[PR] S390x endian fix [arrow]

via GitHub Fri, 21 Nov 2025 07:57:28 -0800


k8ika0s opened a new pull request, #48212:
URL: https://github.com/apache/arrow/pull/48212


   Below is a clean, professional, PR-ready summary built from all of our work, 
rewritten so it:
   
   ✔ Removes references to the non-existent README_S390X.md
   ✔ Uses upstream-appropriate tone (concise, neutral, technical)
   ✔ Contains no batch-by-batch history, only the final stable changes
   ✔ Accurately reflects the scope, without overwhelming reviewers
   ✔ Clearly identifies correctness issues and critical fixes
   ✔ Avoids any internal commentary or implementation history
   
   If you’d like, I can also generate a shortened version suitable for an email 
thread, a reviewer-onboarding version, or a highly compressed PR title line.
   
   ⸻
   
   FINAL PULL REQUEST SUMMARY
   
   Rationale for this change
   
   Running Apache Arrow and Parquet 22.0.0 on s390x (big-endian) exposed a wide 
class of endianness-related correctness bugs and several test fragilities.
   These included:
        •       Encoders emitting host-order bytes instead of canonical 
little-endian.
        •       Decoders double-swapping values or interpreting host-order 
stats pages incorrectly.
        •       INT96 timestamps mixing host-order and little-endian limbs.
        •       Page index expectations using host-order bytes.
        •       Half-float (Float16) serialization producing non-canonical 
layouts.
        •       Dictionary and BYTE_ARRAY length prefixes encoded 
inconsistently.
        •       Bit-packing and VLQ/ZigZag paths assuming little-endian layout 
even on BE hosts.
        •       Several tests comparing against macOS/ARM IPC snapshots, which 
do not match the canonical bytes produced on big-endian architectures.
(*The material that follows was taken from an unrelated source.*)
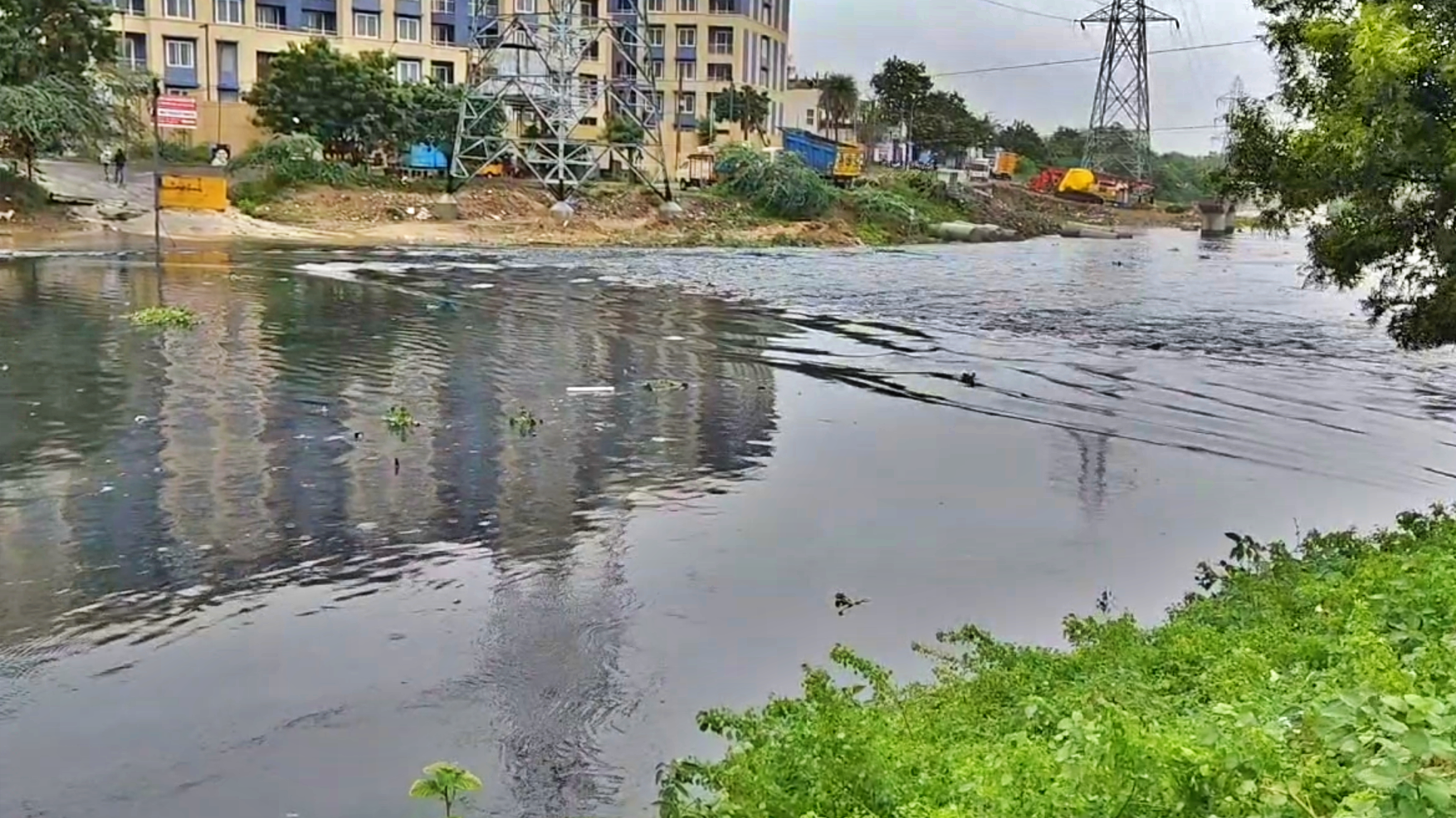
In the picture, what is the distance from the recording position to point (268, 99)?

        •       Synthetic OOM tests causing allocator-level aborts 
(particularly with mimalloc on large-memory s390x systems).
   
   This PR makes Arrow+Parquet fully correct and stable on big-endian platforms 
by enforcing canonical little-endian encoding/decoding across all Parquet IO 
paths and updating tests to match the intended canonical format. The changes 
also improve debug-time instrumentation, correctness guarantees, and future 
maintainability.
   
   ⸻
   
   What changes are included in this PR?
   
   Canonical Little-Endian I/O (Parquet & Arrow)
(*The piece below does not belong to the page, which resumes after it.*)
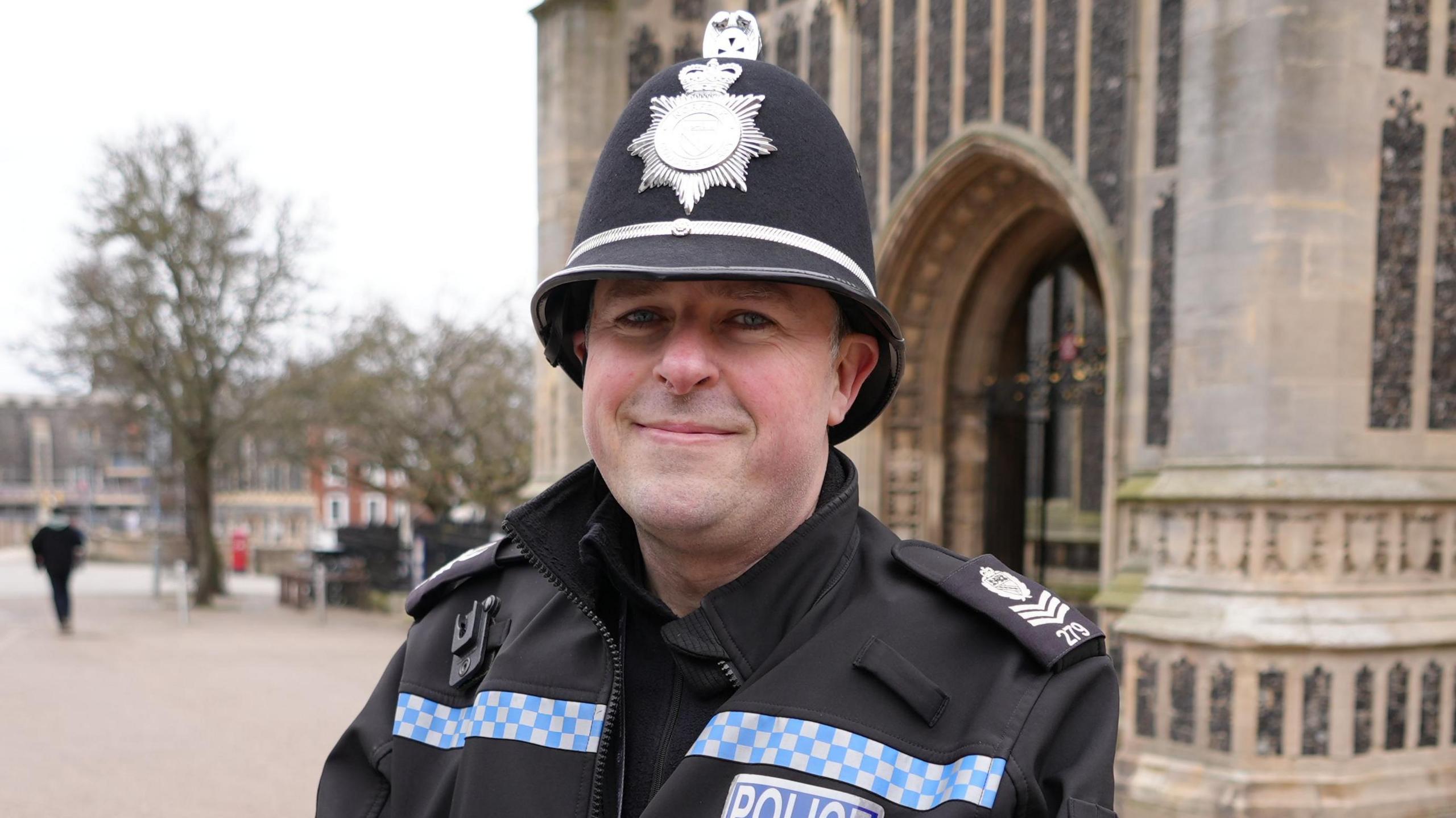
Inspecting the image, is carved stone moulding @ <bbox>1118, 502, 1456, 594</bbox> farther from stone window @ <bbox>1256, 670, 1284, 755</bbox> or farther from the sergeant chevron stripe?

        •       Introduces ARROW_ENSURE_S390X_ENDIANNESS (default ON on s390x) 
to force Parquet to treat big-endian hosts as requiring byte-swap shims.
        •       Adds parquet/endian_internal.h with portable helpers 
(ToLittleEndianValue, LoadLittleEndianScalar, ConvertLittleEndianInPlace, etc.).
        •       All Parquet encoders/decoders—Plain, ByteStreamSplit, 
Dictionary, DeltaBitPack, and FLBA—now unconditionally stage or convert values 
through these shims.
        •       Binary and BYTE_ARRAY 4-byte length prefixes always read/write 
little-endian values.
        •       Bit-packing utilities on BE fall back to portable 
implementations instead of LE-optimized unpack64* fast paths.
   
   INT96 Canonicalization
        •       INT96 nanos and day fields written via ToLittleEndianValue, 
decoded via FromLittleEndian.
        •       Statistics, comparator logic, and all test fixtures updated to 
expect canonical LE limb ordering.
   
   Page Index & Float16 Fixes
        •       Page index helpers encode expected min/max via LE.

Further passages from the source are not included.